> [Given task]
Repeat each record below exactly, dropping the pictures.

> [Given records]
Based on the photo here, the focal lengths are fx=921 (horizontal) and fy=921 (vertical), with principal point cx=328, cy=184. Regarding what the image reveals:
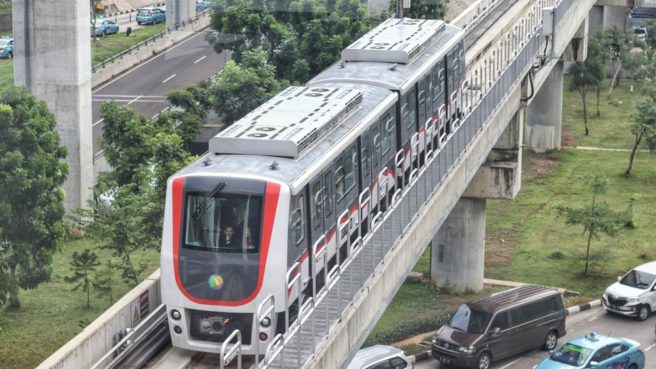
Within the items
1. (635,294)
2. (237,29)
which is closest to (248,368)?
(635,294)

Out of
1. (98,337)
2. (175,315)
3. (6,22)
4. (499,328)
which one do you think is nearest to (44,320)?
(6,22)

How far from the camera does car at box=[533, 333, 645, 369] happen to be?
69.4ft

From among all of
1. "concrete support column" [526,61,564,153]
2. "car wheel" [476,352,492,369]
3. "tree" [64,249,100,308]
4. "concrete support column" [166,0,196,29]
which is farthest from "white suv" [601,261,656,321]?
"concrete support column" [166,0,196,29]

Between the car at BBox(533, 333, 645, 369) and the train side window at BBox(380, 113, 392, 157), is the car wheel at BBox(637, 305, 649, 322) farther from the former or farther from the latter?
the train side window at BBox(380, 113, 392, 157)

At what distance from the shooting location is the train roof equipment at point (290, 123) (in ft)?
45.6

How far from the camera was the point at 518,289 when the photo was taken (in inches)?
974

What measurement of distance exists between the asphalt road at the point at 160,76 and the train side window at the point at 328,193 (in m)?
21.4

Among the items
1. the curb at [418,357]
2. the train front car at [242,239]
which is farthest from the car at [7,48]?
the train front car at [242,239]

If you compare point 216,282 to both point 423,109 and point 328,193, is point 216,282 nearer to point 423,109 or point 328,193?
point 328,193

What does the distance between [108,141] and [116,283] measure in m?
4.08

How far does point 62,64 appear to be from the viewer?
3005 centimetres

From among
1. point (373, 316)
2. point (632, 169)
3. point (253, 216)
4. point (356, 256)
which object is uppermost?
point (253, 216)

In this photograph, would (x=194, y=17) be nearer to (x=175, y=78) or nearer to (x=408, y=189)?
(x=175, y=78)

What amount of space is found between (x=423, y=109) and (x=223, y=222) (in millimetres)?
8771
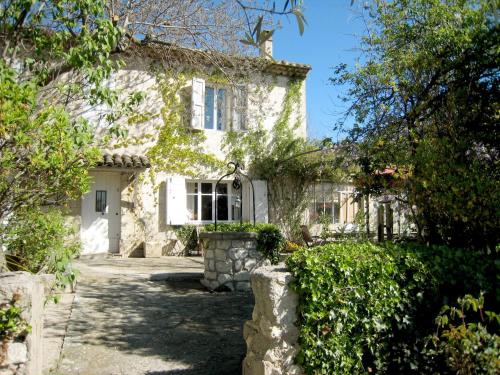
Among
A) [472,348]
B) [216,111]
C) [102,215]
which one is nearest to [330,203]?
[216,111]

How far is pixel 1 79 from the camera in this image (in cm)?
357

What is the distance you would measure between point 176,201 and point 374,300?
976 cm

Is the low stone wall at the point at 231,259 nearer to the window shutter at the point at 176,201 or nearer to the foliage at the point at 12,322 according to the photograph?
the window shutter at the point at 176,201

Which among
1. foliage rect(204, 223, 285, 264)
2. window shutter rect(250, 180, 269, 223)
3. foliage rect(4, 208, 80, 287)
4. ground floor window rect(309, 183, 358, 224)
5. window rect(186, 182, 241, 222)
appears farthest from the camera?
ground floor window rect(309, 183, 358, 224)

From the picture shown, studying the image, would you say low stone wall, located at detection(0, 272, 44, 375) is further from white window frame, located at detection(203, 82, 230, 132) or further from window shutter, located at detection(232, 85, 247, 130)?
white window frame, located at detection(203, 82, 230, 132)

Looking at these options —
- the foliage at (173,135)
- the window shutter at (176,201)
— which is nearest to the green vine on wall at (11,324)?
the window shutter at (176,201)

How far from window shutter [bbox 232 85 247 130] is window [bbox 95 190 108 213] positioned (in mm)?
4251

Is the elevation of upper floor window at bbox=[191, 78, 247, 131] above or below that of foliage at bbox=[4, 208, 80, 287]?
above

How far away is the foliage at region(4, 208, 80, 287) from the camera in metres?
4.39

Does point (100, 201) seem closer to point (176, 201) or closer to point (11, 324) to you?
point (176, 201)

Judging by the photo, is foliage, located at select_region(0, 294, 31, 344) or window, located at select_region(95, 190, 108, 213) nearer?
foliage, located at select_region(0, 294, 31, 344)

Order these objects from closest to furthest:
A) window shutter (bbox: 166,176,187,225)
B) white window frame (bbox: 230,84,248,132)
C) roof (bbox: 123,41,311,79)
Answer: roof (bbox: 123,41,311,79)
white window frame (bbox: 230,84,248,132)
window shutter (bbox: 166,176,187,225)

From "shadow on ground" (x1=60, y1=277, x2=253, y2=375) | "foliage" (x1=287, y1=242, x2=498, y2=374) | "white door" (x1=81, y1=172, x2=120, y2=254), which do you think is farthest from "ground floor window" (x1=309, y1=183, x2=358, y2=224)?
"foliage" (x1=287, y1=242, x2=498, y2=374)

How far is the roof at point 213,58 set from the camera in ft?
33.0
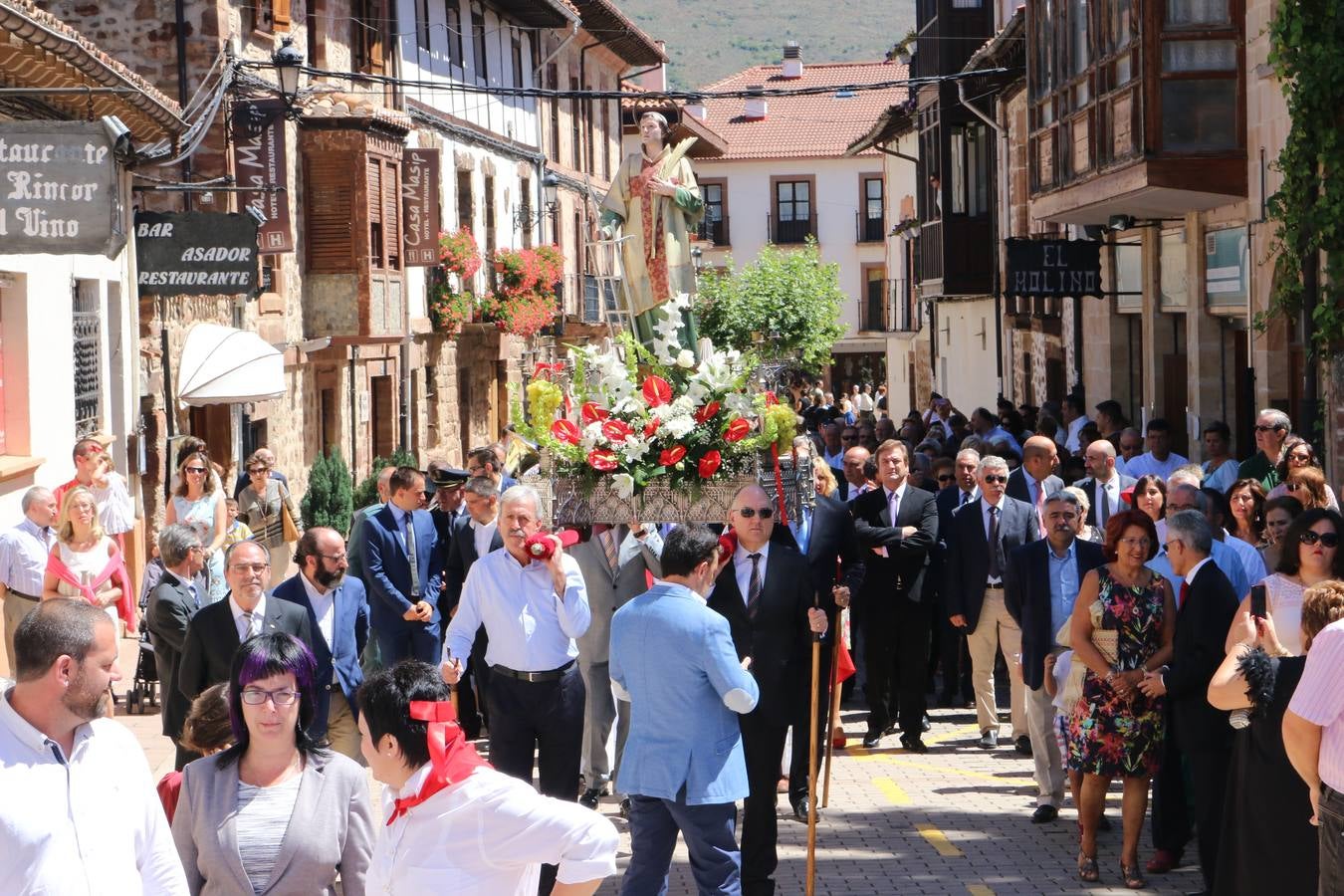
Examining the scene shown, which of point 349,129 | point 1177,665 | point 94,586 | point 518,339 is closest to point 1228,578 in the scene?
point 1177,665

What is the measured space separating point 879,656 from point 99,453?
536 cm

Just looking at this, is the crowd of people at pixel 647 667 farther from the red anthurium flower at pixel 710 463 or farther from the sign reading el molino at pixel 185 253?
the sign reading el molino at pixel 185 253

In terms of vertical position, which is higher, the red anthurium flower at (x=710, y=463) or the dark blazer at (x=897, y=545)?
the red anthurium flower at (x=710, y=463)

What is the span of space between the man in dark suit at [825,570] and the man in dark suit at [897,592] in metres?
1.99

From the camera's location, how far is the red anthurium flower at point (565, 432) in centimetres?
923

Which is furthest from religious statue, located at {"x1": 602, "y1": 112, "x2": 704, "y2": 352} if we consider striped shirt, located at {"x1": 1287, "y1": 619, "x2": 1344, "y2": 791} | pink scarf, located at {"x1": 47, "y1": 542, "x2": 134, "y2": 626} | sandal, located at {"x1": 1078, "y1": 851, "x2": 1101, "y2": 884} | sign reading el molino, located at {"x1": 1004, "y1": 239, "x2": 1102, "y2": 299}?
sign reading el molino, located at {"x1": 1004, "y1": 239, "x2": 1102, "y2": 299}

> [Exercise output]
Based on the photo here, the focal lengths are fx=921 (horizontal) and fy=921 (vertical), with principal point cx=328, cy=184. Regarding what the image reveals:
Within the items
1. (635,294)
2. (237,29)
which is closest to (248,368)?
(635,294)

Out of
1. (98,337)
2. (175,315)
3. (6,22)
4. (499,328)
which one do you think is nearest to (44,320)?
(6,22)

How far from the camera does car at box=[533, 333, 645, 369] happen to be?
69.4ft

From among all of
1. "concrete support column" [526,61,564,153]
2. "car wheel" [476,352,492,369]
3. "tree" [64,249,100,308]
4. "concrete support column" [166,0,196,29]
which is farthest from "white suv" [601,261,656,321]?
"concrete support column" [166,0,196,29]

Between the car at BBox(533, 333, 645, 369) and the train side window at BBox(380, 113, 392, 157), is the car wheel at BBox(637, 305, 649, 322) farther from the former or farther from the latter?
the train side window at BBox(380, 113, 392, 157)

At what distance from the shooting location is the train roof equipment at point (290, 123) (in ft)?
45.6

How far from the camera was the point at 518,289 when the photo was taken (in inches)?
974

What measurement of distance exists between the asphalt road at the point at 160,76 and the train side window at the point at 328,193 (in m)?
21.4

Among the items
1. the curb at [418,357]
2. the train front car at [242,239]
which is farthest from the car at [7,48]?
the train front car at [242,239]

If you compare point 216,282 to both point 423,109 and point 328,193, is point 216,282 nearer to point 423,109 or point 328,193?
point 328,193

What does the distance between [108,141] and [116,283] measure in m?
4.08

How far does point 62,64 appear to be from the viewer?
3005 centimetres

From among
1. point (373, 316)
2. point (632, 169)
3. point (253, 216)
4. point (356, 256)
which object is uppermost?
point (253, 216)

In this photograph, would (x=194, y=17) be nearer to (x=175, y=78) or nearer to (x=408, y=189)?
(x=175, y=78)

What amount of space is found between (x=423, y=109) and (x=223, y=222) (in millimetres)?
8771
Among
A) [472,348]
B) [216,111]
C) [102,215]
which one is nearest to [330,203]?
[216,111]

How far is pixel 1 79 from the camera in this image (in cm)?
357

What is the distance you would measure between point 176,201 and point 374,300?
976 cm

Is the low stone wall at the point at 231,259 nearer to the window shutter at the point at 176,201 or nearer to the foliage at the point at 12,322 according to the photograph?
the window shutter at the point at 176,201

Which among
1. foliage rect(204, 223, 285, 264)
2. window shutter rect(250, 180, 269, 223)
3. foliage rect(4, 208, 80, 287)
4. ground floor window rect(309, 183, 358, 224)
5. window rect(186, 182, 241, 222)
appears farthest from the camera?
ground floor window rect(309, 183, 358, 224)

From the picture shown, studying the image, would you say low stone wall, located at detection(0, 272, 44, 375) is further from white window frame, located at detection(203, 82, 230, 132) or further from window shutter, located at detection(232, 85, 247, 130)?
white window frame, located at detection(203, 82, 230, 132)

Looking at these options —
- the foliage at (173,135)
- the window shutter at (176,201)
— which is nearest to the green vine on wall at (11,324)?
the window shutter at (176,201)

How far from window shutter [bbox 232 85 247 130] is window [bbox 95 190 108 213] positioned (in mm)?
4251

Is the elevation of upper floor window at bbox=[191, 78, 247, 131] above or below that of foliage at bbox=[4, 208, 80, 287]?
above

How far away is the foliage at region(4, 208, 80, 287) from the camera in metres?
4.39

Does point (100, 201) seem closer to point (176, 201) or closer to point (11, 324) to you?
point (176, 201)

Judging by the photo, is foliage, located at select_region(0, 294, 31, 344) or window, located at select_region(95, 190, 108, 213) nearer?
foliage, located at select_region(0, 294, 31, 344)

Order these objects from closest to furthest:
A) window shutter (bbox: 166,176,187,225)
B) white window frame (bbox: 230,84,248,132)
C) roof (bbox: 123,41,311,79)
Answer: roof (bbox: 123,41,311,79)
white window frame (bbox: 230,84,248,132)
window shutter (bbox: 166,176,187,225)

From "shadow on ground" (x1=60, y1=277, x2=253, y2=375) | "foliage" (x1=287, y1=242, x2=498, y2=374) | "white door" (x1=81, y1=172, x2=120, y2=254), which do you think is farthest from "ground floor window" (x1=309, y1=183, x2=358, y2=224)?
"foliage" (x1=287, y1=242, x2=498, y2=374)

How far is the roof at point 213,58 set from the camera in ft?
33.0
Examining the scene shown, which of point 349,129 | point 1177,665 | point 94,586 | point 518,339 is closest to point 1228,578 in the scene?
point 1177,665

What is the measured space separating point 879,656 from point 99,453?
536 cm

Just looking at this, is the crowd of people at pixel 647 667 farther from the red anthurium flower at pixel 710 463 or farther from the sign reading el molino at pixel 185 253?
the sign reading el molino at pixel 185 253

In terms of vertical position, which is higher, the red anthurium flower at (x=710, y=463) or the dark blazer at (x=897, y=545)?
the red anthurium flower at (x=710, y=463)

What is the span of space between the man in dark suit at [825,570] and the man in dark suit at [897,592] in metres?
1.99

From the camera's location, how far is the red anthurium flower at point (565, 432) in centimetres?
923

Which is furthest from religious statue, located at {"x1": 602, "y1": 112, "x2": 704, "y2": 352} if we consider striped shirt, located at {"x1": 1287, "y1": 619, "x2": 1344, "y2": 791} | pink scarf, located at {"x1": 47, "y1": 542, "x2": 134, "y2": 626} | sandal, located at {"x1": 1078, "y1": 851, "x2": 1101, "y2": 884} | sign reading el molino, located at {"x1": 1004, "y1": 239, "x2": 1102, "y2": 299}?
sign reading el molino, located at {"x1": 1004, "y1": 239, "x2": 1102, "y2": 299}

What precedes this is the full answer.